ASR Models
Batch Transcription
| Model | Description |
|---|---|
| Parakeet TDT v3 | 25 European languages, 0.6B params. Default ASR model. |
| Parakeet TDT v2 | English only, 0.6B params. Better English recall. |
Streaming Transcription
| Model | Description |
|---|---|
| Parakeet EOU | 120M params. 160ms/320ms frames for real-time results with end-of-utterance detection. |
Custom Vocabulary
| Model | Description |
|---|---|
| Parakeet CTC 110M | CTC-based keyword spotting alongside TDT. |
| Parakeet CTC 0.6B | Larger CTC variant. |
VAD Models
| Model | Description |
|---|---|
| Silero VAD v6 | Voice activity detection on 256ms windows. |
Diarization Models
| Model | Description |
|---|---|
| Pyannote CoreML Pipeline | Segmentation + WeSpeaker embeddings.

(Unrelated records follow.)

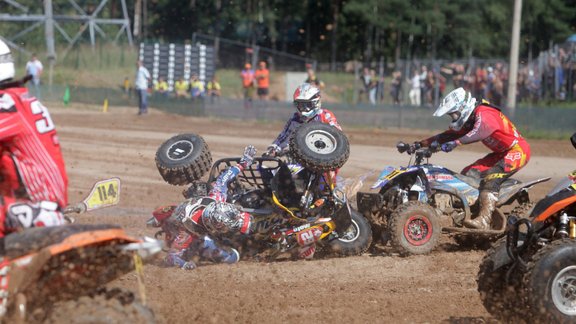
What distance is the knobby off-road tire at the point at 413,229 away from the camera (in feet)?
28.4

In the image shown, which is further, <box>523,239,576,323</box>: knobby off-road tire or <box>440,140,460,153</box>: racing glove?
<box>440,140,460,153</box>: racing glove

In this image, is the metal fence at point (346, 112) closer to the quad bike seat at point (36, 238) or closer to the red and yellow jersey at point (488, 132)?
the red and yellow jersey at point (488, 132)

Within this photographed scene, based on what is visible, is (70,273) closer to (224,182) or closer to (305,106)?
(224,182)

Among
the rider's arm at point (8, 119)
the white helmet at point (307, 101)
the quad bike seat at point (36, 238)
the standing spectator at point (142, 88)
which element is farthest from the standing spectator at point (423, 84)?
the quad bike seat at point (36, 238)

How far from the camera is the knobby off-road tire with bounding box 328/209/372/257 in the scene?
8641 mm

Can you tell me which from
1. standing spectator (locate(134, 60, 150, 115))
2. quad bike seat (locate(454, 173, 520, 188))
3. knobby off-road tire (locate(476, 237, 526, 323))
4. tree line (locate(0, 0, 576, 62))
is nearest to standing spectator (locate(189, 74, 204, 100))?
standing spectator (locate(134, 60, 150, 115))

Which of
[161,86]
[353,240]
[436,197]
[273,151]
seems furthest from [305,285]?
[161,86]

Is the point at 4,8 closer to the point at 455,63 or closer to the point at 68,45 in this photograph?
the point at 68,45

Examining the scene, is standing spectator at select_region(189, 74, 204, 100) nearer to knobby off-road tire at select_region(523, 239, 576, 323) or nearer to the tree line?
the tree line

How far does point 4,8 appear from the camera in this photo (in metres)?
47.0

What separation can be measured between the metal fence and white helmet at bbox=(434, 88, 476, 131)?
1259 centimetres

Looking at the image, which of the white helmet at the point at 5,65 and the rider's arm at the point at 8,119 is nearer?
the rider's arm at the point at 8,119

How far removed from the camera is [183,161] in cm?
830

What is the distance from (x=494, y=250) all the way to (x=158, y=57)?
30.4m
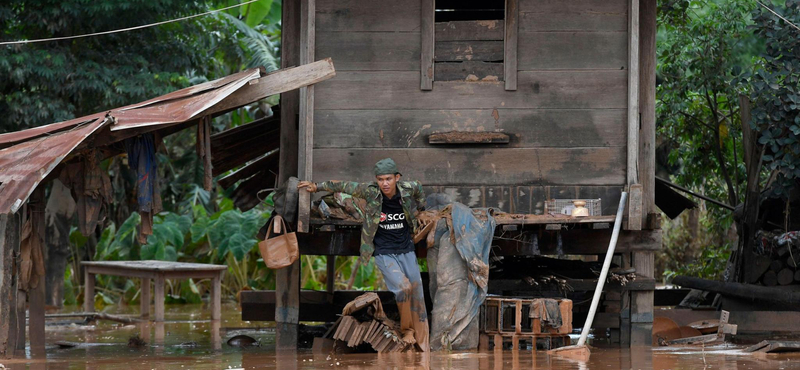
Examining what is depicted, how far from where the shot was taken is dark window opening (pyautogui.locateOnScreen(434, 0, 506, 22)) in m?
10.8

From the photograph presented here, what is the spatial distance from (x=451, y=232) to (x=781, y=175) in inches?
191

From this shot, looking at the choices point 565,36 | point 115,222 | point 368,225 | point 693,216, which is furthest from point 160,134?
point 693,216

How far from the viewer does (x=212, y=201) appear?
2159 centimetres

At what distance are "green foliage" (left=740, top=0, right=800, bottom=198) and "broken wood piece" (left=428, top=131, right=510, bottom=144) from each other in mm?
3620

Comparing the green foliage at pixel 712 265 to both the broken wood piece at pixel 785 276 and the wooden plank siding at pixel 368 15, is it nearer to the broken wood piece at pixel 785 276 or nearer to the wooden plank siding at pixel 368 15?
the broken wood piece at pixel 785 276

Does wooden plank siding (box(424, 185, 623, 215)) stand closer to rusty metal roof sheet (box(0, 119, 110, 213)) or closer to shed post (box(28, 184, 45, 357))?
rusty metal roof sheet (box(0, 119, 110, 213))

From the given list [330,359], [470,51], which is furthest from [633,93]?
[330,359]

Online and offline modes. |
| Sortformer | End-to-end streaming diarization. Single neural network, 4 speaker slots. |
TTS Models
| Model | Description |
|---|---|
| Kokoro TTS | 82M params, 48 voices. Flow matching + Vocos vocoder. Requires espeak. |
| PocketTTS | 155M params. Autoregressive, no espeak dependency. |
HuggingFace Sources
| Model | Repository |
|---|---|
| Parakeet TDT v3 | FluidInference/parakeet-tdt-0.6b-v3-coreml |
| Parakeet TDT v2 | FluidInference/parakeet-tdt-0.6b-v2-coreml |
| Parakeet CTC 110M | FluidInference/parakeet-ctc-110m-coreml |
| Parakeet CTC 0.6B | FluidInference/parakeet-ctc-0.6b-coreml |
| Parakeet EOU | FluidInference/parakeet-realtime-eou-120m-coreml |
| Silero VAD | FluidInference/silero-vad-coreml |
| Diarization (Pyannote) | FluidInference/speaker-diarization-coreml |
| Sortformer | FluidInference/diar-streaming-sortformer-coreml |
| Kokoro TTS | FluidInference/kokoro-82m-coreml |
| PocketTTS | FluidInference/pocket-tts-coreml |